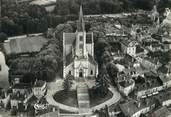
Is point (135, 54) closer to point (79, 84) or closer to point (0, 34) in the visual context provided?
point (79, 84)

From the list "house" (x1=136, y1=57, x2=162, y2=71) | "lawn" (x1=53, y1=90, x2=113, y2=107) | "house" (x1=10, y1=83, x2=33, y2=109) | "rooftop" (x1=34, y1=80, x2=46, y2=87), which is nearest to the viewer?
"house" (x1=10, y1=83, x2=33, y2=109)

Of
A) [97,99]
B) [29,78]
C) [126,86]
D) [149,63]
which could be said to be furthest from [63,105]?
[149,63]

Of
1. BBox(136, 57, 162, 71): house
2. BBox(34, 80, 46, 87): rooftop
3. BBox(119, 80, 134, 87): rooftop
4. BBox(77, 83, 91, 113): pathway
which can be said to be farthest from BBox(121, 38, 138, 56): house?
BBox(34, 80, 46, 87): rooftop

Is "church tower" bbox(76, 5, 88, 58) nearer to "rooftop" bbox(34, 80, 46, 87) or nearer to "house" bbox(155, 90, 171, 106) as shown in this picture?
"rooftop" bbox(34, 80, 46, 87)

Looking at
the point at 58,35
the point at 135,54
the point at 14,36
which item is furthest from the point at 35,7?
the point at 135,54

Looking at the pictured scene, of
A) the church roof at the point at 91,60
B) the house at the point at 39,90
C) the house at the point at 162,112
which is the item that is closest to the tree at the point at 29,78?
the house at the point at 39,90

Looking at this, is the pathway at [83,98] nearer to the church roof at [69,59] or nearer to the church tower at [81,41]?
the church roof at [69,59]

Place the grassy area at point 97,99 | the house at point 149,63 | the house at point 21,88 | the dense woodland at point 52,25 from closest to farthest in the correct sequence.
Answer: the grassy area at point 97,99 < the house at point 21,88 < the dense woodland at point 52,25 < the house at point 149,63
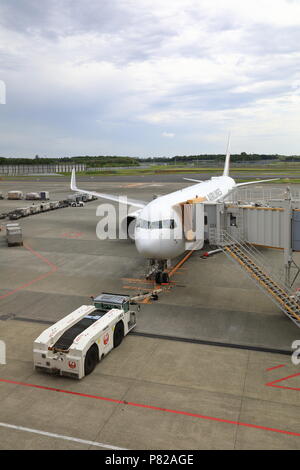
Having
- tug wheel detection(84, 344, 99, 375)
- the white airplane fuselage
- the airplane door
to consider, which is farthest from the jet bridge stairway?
tug wheel detection(84, 344, 99, 375)

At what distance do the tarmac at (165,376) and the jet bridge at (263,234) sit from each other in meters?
1.63

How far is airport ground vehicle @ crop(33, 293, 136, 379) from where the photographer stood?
13211mm

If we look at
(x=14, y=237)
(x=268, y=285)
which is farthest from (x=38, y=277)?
(x=268, y=285)

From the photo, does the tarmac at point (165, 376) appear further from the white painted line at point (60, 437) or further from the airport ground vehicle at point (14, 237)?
the airport ground vehicle at point (14, 237)

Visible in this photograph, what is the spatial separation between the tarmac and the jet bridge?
1.63 m

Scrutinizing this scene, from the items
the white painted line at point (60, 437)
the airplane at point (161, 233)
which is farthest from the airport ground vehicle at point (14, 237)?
the white painted line at point (60, 437)

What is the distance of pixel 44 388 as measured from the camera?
1287 centimetres

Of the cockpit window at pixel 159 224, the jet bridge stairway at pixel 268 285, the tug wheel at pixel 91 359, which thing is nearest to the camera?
the tug wheel at pixel 91 359

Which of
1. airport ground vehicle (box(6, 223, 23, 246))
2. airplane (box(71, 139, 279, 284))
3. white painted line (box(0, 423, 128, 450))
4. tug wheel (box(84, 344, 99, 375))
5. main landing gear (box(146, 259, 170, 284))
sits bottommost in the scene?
white painted line (box(0, 423, 128, 450))

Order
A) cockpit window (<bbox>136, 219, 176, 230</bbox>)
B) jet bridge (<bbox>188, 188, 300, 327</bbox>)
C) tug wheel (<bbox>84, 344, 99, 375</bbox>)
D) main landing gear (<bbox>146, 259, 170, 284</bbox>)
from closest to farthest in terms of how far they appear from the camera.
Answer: tug wheel (<bbox>84, 344, 99, 375</bbox>) < jet bridge (<bbox>188, 188, 300, 327</bbox>) < cockpit window (<bbox>136, 219, 176, 230</bbox>) < main landing gear (<bbox>146, 259, 170, 284</bbox>)

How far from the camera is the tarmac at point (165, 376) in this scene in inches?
412

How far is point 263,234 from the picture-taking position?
1892 cm

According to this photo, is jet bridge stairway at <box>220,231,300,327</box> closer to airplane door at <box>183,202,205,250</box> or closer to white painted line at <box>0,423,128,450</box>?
airplane door at <box>183,202,205,250</box>
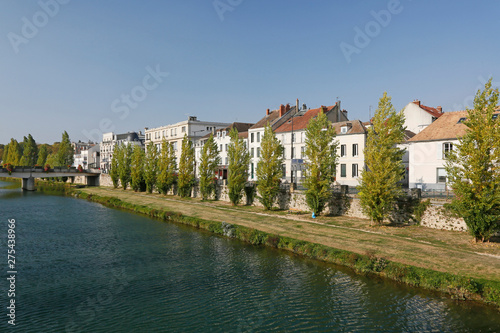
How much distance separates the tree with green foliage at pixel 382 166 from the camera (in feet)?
111

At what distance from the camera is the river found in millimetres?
17375

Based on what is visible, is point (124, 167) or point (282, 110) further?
point (124, 167)

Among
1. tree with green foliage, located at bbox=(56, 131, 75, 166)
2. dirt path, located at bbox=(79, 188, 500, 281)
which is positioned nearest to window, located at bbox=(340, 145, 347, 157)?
dirt path, located at bbox=(79, 188, 500, 281)

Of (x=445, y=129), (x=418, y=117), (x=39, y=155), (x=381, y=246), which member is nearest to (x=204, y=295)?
(x=381, y=246)

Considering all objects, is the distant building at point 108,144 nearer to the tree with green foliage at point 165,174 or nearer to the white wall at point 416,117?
the tree with green foliage at point 165,174

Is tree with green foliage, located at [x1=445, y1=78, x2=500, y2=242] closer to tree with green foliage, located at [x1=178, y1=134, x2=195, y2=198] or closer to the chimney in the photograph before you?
tree with green foliage, located at [x1=178, y1=134, x2=195, y2=198]

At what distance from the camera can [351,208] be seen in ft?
134

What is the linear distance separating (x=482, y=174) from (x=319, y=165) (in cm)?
1754

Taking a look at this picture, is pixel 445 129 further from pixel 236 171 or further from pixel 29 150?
pixel 29 150

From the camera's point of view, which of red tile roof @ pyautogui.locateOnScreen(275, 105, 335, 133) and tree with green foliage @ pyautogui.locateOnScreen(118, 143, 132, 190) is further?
tree with green foliage @ pyautogui.locateOnScreen(118, 143, 132, 190)

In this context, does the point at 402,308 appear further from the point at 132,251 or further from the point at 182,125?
the point at 182,125

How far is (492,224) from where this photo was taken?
26625 mm

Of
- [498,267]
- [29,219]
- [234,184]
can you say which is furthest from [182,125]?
[498,267]

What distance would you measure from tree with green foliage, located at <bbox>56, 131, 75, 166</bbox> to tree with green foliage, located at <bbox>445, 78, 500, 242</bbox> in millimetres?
131555
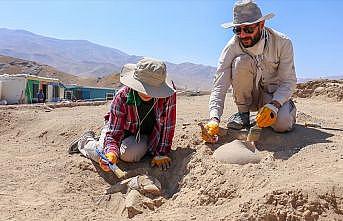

■ ■ ■ ■

-- WHAT TO WORK ON --
Return every one of the lines above verbatim, leaving out the pictures.

-- TASK RESPONSE --
Is point (135, 54) closer to point (79, 84) or closer to point (0, 34) in the visual context provided?
point (79, 84)

From the list "house" (x1=136, y1=57, x2=162, y2=71) | "lawn" (x1=53, y1=90, x2=113, y2=107) | "house" (x1=10, y1=83, x2=33, y2=109) | "rooftop" (x1=34, y1=80, x2=46, y2=87), which is nearest to the viewer?
"house" (x1=10, y1=83, x2=33, y2=109)

Of
A) [97,99]
B) [29,78]
C) [126,86]
D) [149,63]
which could be said to be furthest from [63,105]?
[149,63]

Of
1. BBox(136, 57, 162, 71): house
2. BBox(34, 80, 46, 87): rooftop
3. BBox(119, 80, 134, 87): rooftop
4. BBox(77, 83, 91, 113): pathway
which can be said to be farthest from BBox(121, 38, 138, 56): house?
BBox(34, 80, 46, 87): rooftop

Is "church tower" bbox(76, 5, 88, 58) nearer to "rooftop" bbox(34, 80, 46, 87) or nearer to "house" bbox(155, 90, 171, 106) as shown in this picture?
"rooftop" bbox(34, 80, 46, 87)

Looking at
the point at 58,35
the point at 135,54
the point at 14,36
which item is furthest from the point at 35,7?
the point at 135,54

Looking at the pictured scene, of
A) the church roof at the point at 91,60
B) the house at the point at 39,90
C) the house at the point at 162,112
which is the item that is closest to the tree at the point at 29,78?
the house at the point at 39,90

Looking at this, is the pathway at [83,98] nearer to the church roof at [69,59] or nearer to the church tower at [81,41]?
the church roof at [69,59]

Place the grassy area at point 97,99 | the house at point 149,63 | the house at point 21,88 | the dense woodland at point 52,25 from closest to farthest in the correct sequence.
Answer: the grassy area at point 97,99 < the house at point 21,88 < the dense woodland at point 52,25 < the house at point 149,63
Having
- tug wheel detection(84, 344, 99, 375)
- the white airplane fuselage
- the airplane door
to consider, which is farthest from the jet bridge stairway?
tug wheel detection(84, 344, 99, 375)

At what distance do the tarmac at (165,376) and the jet bridge at (263,234) sit from each other in meters?
1.63

How far is airport ground vehicle @ crop(33, 293, 136, 379) from where the photographer stood?
13211mm

If we look at
(x=14, y=237)
(x=268, y=285)
which is farthest from (x=38, y=277)?
(x=268, y=285)

From the photo, does the tarmac at point (165, 376) appear further from the white painted line at point (60, 437) or further from the airport ground vehicle at point (14, 237)?
the airport ground vehicle at point (14, 237)

Visible in this photograph, what is the spatial separation between the tarmac and the jet bridge?
1.63 m

Scrutinizing this scene, from the items
the white painted line at point (60, 437)
the airplane at point (161, 233)
which is farthest from the airport ground vehicle at point (14, 237)?
the white painted line at point (60, 437)

What is the distance of pixel 44 388 as measured from the camera?
1287 centimetres

Of the cockpit window at pixel 159 224, the jet bridge stairway at pixel 268 285, the tug wheel at pixel 91 359, which thing is nearest to the camera?
the tug wheel at pixel 91 359

Which of
1. airport ground vehicle (box(6, 223, 23, 246))
2. airplane (box(71, 139, 279, 284))
3. white painted line (box(0, 423, 128, 450))
4. tug wheel (box(84, 344, 99, 375))
5. main landing gear (box(146, 259, 170, 284))
sits bottommost in the scene?
white painted line (box(0, 423, 128, 450))

Order
A) cockpit window (<bbox>136, 219, 176, 230</bbox>)
B) jet bridge (<bbox>188, 188, 300, 327</bbox>)
C) tug wheel (<bbox>84, 344, 99, 375</bbox>)
D) main landing gear (<bbox>146, 259, 170, 284</bbox>)
from closest to farthest in terms of how far they appear from the camera.
Answer: tug wheel (<bbox>84, 344, 99, 375</bbox>) < jet bridge (<bbox>188, 188, 300, 327</bbox>) < cockpit window (<bbox>136, 219, 176, 230</bbox>) < main landing gear (<bbox>146, 259, 170, 284</bbox>)

How far from the camera is the tarmac at point (165, 376) in this scene in inches?
412

How far is point 263,234 from the picture-taking position?
1892 cm

According to this photo, is jet bridge stairway at <box>220,231,300,327</box> closer to airplane door at <box>183,202,205,250</box> or closer to white painted line at <box>0,423,128,450</box>?
airplane door at <box>183,202,205,250</box>
How much distance separates the tree with green foliage at pixel 382 166 from the camera (in feet)?
111

At what distance from the camera is the river found in millimetres?
17375

Based on what is visible, is point (124, 167) or point (282, 110) further?
point (124, 167)

Among
1. tree with green foliage, located at bbox=(56, 131, 75, 166)
2. dirt path, located at bbox=(79, 188, 500, 281)
which is positioned nearest to window, located at bbox=(340, 145, 347, 157)?
dirt path, located at bbox=(79, 188, 500, 281)

Of (x=445, y=129), (x=418, y=117), (x=39, y=155), (x=381, y=246), which member is nearest to (x=204, y=295)?
(x=381, y=246)

Considering all objects, is the distant building at point 108,144 nearer to the tree with green foliage at point 165,174 or nearer to the white wall at point 416,117?
the tree with green foliage at point 165,174

Is tree with green foliage, located at [x1=445, y1=78, x2=500, y2=242] closer to tree with green foliage, located at [x1=178, y1=134, x2=195, y2=198] or closer to the chimney in the photograph before you?
tree with green foliage, located at [x1=178, y1=134, x2=195, y2=198]

At what distance from the camera can [351,208] be seen in ft?
134

What is the linear distance separating (x=482, y=174) from (x=319, y=165) (in cm)?
1754

Taking a look at this picture, is pixel 445 129 further from pixel 236 171 or further from pixel 29 150?
pixel 29 150

From the camera's point of view, which of red tile roof @ pyautogui.locateOnScreen(275, 105, 335, 133) and tree with green foliage @ pyautogui.locateOnScreen(118, 143, 132, 190) is further?
tree with green foliage @ pyautogui.locateOnScreen(118, 143, 132, 190)

In this context, does the point at 402,308 appear further from the point at 132,251 or further from the point at 182,125?
the point at 182,125

How far is (492,224) from where this photo was taken?
26625 mm

Of
- [498,267]
- [29,219]
- [234,184]
can you say which is furthest from [182,125]?
[498,267]

What distance would you measure from tree with green foliage, located at <bbox>56, 131, 75, 166</bbox> to tree with green foliage, located at <bbox>445, 78, 500, 242</bbox> in millimetres?
131555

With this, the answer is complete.